A few common issues seem to throw it a curveball, and one of these is people who don’t speak grammatically perfect prose. In an effort to make their speech more direct, they’ve removed some words from their sentences, making for a more dramatic style. When these are transcribed by Sonix, it appears determined to add those words back to fit its internal grammar model, rather than what was actually spoken.

The transcription reads better as a document, but it isn’t truly representative of what was said.

Sonix is certainly better when the quality of the recording and the clarity of the speaker is high, as we proved with a small clip of Stephen Fry reading Harry Potter. But, it isn’t possible to always have such control over the quality of sound, and it still made mistakes with that test.

Another problem area is formal names and technical words or abbreviations. These can be addressed by adding them to the custom dictionary, but this requires work to make the system able to realise better when names or acronyms are being used.

For those that need transcription word perfect, Sonix has a selection of associated professional transcribers that can work through a recording and address those issues, but this somewhat defeats the purpose of processed transcription.

Sonix.ai

(Image credit: Sonix)

Security

The focus of Sonix.ai security is the servers where the audio is processed, and the transcriptions are held.

All traffic is encrypted using TLS (Transport Layer Security) and once the files are on the server that is protected by multiple layers of firewall, intrusion protection and all data is ringfenced by AES-256 server-side encryption.
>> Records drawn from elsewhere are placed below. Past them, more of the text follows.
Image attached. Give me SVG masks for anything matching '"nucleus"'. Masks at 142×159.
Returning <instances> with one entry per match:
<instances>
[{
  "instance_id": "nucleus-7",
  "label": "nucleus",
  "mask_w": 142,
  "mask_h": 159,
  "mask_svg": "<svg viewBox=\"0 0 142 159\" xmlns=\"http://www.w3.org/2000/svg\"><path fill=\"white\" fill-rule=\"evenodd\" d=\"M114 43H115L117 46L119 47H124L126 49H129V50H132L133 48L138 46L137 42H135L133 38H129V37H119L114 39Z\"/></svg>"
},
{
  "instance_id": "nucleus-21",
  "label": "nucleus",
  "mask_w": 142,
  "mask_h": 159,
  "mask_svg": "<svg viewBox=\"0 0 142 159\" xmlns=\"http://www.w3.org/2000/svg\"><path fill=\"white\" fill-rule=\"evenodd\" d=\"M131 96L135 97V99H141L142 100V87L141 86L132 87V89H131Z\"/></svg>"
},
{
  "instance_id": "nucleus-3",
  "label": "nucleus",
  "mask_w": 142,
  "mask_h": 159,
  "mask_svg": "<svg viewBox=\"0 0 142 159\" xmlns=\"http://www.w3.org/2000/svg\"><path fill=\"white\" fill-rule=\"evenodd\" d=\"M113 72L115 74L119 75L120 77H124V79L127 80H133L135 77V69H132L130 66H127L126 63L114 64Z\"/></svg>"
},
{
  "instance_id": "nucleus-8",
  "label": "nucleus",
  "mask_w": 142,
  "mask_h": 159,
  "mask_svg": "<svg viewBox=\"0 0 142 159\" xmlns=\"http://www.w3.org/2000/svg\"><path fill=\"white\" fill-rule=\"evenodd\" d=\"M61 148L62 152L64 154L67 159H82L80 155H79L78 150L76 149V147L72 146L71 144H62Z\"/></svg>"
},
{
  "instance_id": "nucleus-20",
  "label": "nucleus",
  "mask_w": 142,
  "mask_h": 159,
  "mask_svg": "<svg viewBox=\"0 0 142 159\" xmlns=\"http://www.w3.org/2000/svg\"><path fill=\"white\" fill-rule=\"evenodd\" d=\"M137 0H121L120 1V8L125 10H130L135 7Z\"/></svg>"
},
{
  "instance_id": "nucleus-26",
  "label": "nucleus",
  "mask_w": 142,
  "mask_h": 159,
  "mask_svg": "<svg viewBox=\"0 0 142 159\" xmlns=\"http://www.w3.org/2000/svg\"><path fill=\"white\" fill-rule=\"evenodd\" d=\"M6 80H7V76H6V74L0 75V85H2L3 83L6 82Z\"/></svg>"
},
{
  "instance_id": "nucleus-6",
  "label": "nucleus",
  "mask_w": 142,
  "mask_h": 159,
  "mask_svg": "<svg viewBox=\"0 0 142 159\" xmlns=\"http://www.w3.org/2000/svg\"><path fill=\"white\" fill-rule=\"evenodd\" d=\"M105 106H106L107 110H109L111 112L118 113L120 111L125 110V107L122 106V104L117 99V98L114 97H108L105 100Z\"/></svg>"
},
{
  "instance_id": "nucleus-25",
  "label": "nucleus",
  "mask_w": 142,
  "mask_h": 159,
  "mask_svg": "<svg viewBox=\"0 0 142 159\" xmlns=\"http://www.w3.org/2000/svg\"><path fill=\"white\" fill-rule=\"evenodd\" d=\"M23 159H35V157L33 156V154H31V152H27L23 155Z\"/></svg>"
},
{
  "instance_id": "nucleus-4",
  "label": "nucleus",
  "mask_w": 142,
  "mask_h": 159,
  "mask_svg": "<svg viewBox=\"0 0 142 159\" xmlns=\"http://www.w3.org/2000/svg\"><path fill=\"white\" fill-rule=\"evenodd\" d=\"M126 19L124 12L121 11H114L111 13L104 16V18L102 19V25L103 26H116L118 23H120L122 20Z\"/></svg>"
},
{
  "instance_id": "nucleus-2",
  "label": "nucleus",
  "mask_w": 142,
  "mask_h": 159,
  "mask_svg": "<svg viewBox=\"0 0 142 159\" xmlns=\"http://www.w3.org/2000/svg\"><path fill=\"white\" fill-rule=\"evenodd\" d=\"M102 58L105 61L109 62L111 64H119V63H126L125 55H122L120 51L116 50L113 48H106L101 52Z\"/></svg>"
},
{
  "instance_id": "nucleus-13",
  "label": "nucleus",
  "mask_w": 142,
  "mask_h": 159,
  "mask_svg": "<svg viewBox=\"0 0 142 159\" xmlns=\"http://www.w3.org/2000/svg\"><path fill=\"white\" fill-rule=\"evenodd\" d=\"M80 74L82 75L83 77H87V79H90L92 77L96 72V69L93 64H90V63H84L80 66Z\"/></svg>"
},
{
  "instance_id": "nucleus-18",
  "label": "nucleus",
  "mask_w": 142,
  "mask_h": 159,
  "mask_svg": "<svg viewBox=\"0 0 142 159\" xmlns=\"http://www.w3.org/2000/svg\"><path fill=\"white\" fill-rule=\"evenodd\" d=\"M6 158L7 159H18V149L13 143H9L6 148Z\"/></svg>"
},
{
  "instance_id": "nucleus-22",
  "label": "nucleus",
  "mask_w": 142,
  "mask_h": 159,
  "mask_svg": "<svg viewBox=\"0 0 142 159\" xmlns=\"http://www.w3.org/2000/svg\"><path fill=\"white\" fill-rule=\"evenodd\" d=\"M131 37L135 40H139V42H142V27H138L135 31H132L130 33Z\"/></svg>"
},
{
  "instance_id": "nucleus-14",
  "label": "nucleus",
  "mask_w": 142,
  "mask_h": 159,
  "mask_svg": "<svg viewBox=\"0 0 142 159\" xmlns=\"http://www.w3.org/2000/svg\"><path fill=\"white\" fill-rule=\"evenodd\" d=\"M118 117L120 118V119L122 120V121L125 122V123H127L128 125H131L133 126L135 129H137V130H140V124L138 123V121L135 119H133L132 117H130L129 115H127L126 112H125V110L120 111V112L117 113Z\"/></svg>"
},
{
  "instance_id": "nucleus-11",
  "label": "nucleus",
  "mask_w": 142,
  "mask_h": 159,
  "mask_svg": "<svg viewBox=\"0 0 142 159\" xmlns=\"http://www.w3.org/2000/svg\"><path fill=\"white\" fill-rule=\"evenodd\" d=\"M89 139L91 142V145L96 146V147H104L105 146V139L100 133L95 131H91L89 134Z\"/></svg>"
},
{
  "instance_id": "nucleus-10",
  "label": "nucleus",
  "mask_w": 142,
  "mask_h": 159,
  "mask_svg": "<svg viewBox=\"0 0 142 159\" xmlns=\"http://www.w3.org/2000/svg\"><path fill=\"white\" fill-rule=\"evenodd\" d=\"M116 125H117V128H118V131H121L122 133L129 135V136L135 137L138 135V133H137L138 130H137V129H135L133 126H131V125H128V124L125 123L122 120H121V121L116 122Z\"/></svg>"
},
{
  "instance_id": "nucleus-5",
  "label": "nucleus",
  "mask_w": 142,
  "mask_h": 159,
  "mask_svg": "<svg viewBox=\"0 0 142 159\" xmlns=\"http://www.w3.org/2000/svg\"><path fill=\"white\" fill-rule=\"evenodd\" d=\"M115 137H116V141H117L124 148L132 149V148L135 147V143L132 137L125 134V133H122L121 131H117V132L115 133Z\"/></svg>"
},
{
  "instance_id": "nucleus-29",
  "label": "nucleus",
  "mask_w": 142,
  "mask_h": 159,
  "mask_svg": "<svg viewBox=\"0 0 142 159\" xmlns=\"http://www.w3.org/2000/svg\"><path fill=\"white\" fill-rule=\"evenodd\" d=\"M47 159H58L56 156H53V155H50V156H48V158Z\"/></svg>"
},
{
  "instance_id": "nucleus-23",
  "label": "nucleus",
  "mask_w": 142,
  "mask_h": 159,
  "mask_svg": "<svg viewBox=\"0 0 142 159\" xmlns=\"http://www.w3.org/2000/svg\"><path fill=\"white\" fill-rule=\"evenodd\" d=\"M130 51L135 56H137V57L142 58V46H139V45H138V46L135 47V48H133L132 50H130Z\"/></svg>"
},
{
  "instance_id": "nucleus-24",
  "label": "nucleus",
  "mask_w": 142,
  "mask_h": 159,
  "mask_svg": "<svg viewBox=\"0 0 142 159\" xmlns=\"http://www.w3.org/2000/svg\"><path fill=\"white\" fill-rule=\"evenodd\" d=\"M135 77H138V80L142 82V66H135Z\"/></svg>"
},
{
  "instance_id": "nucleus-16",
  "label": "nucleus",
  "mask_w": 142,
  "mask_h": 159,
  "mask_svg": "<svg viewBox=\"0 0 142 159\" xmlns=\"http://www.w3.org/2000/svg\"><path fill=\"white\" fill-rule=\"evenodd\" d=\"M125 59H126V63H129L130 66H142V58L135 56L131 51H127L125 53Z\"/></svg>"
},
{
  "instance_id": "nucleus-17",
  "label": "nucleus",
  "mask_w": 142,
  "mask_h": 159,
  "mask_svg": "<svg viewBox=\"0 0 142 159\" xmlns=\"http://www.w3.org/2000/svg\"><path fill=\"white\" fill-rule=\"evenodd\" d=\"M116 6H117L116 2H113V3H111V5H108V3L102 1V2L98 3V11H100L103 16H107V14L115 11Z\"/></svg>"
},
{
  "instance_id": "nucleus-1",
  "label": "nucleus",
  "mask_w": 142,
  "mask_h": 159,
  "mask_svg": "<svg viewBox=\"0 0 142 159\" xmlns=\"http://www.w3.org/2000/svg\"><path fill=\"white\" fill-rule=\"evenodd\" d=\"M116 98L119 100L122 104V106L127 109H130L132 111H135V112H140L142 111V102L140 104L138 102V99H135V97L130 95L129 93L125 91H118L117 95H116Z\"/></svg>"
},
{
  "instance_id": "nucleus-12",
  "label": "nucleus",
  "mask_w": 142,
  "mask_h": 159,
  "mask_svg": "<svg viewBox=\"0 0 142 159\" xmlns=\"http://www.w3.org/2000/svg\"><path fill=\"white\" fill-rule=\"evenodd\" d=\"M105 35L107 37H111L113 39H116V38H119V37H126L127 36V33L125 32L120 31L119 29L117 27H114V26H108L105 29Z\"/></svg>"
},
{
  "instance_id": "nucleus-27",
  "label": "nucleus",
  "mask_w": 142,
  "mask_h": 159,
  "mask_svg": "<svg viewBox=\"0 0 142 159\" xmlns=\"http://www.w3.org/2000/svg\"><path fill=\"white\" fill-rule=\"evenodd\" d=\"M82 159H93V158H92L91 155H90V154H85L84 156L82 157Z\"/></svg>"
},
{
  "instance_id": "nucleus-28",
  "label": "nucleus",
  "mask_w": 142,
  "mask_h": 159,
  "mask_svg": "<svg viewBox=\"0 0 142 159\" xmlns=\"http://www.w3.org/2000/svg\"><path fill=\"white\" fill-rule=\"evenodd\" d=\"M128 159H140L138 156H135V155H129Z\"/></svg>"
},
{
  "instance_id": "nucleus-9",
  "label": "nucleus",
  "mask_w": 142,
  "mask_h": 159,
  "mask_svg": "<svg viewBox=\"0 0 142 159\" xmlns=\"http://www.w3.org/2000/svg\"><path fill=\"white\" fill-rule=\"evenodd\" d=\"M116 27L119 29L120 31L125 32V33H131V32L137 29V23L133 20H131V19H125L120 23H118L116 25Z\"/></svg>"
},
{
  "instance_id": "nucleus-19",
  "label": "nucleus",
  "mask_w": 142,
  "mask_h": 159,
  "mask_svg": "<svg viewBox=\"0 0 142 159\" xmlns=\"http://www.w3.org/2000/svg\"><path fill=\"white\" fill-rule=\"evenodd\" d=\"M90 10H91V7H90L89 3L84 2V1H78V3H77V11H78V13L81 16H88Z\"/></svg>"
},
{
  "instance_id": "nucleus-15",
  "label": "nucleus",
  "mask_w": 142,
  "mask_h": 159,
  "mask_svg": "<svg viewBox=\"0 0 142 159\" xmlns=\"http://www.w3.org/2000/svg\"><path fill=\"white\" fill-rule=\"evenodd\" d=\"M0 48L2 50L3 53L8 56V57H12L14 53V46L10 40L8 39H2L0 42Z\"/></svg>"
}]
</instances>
And, the company promises that employees don’t have access to recordings or transcriptions unless explicit permission is given for them to have that.

The critical problem with this approach is that a simple login and password can circumvent it all. Sonix.ai has no two-factor authentication, and it doesn’t have an easily accessible log of who accesses files and when.

From a security viewpoint, this might well be considered an over-reliance on the integrity of those using the system not to share recordings with others outside the business or retain potentially sensitive the files when they leave the company.

In short, the security needs to be better, and the tracking or users activity given greater priority.

Final verdict

Considering the relatively high cost, we expected Sonix to perform better than it did.

Perhaps we were unlucky with our choices of things to transcode, but it did still seem to make an inordinate amount of errors.

On the plus side of this equation, it’s fast, and it’s a remarkably easy system to use, although we’d recommend running a few example recordings through this solution before committing to a subscription.

The biggest issue with Sonix is the high cost, and even if it is the right tool for your particular requirement, there are cheaper means to turn audio into text elsewhere.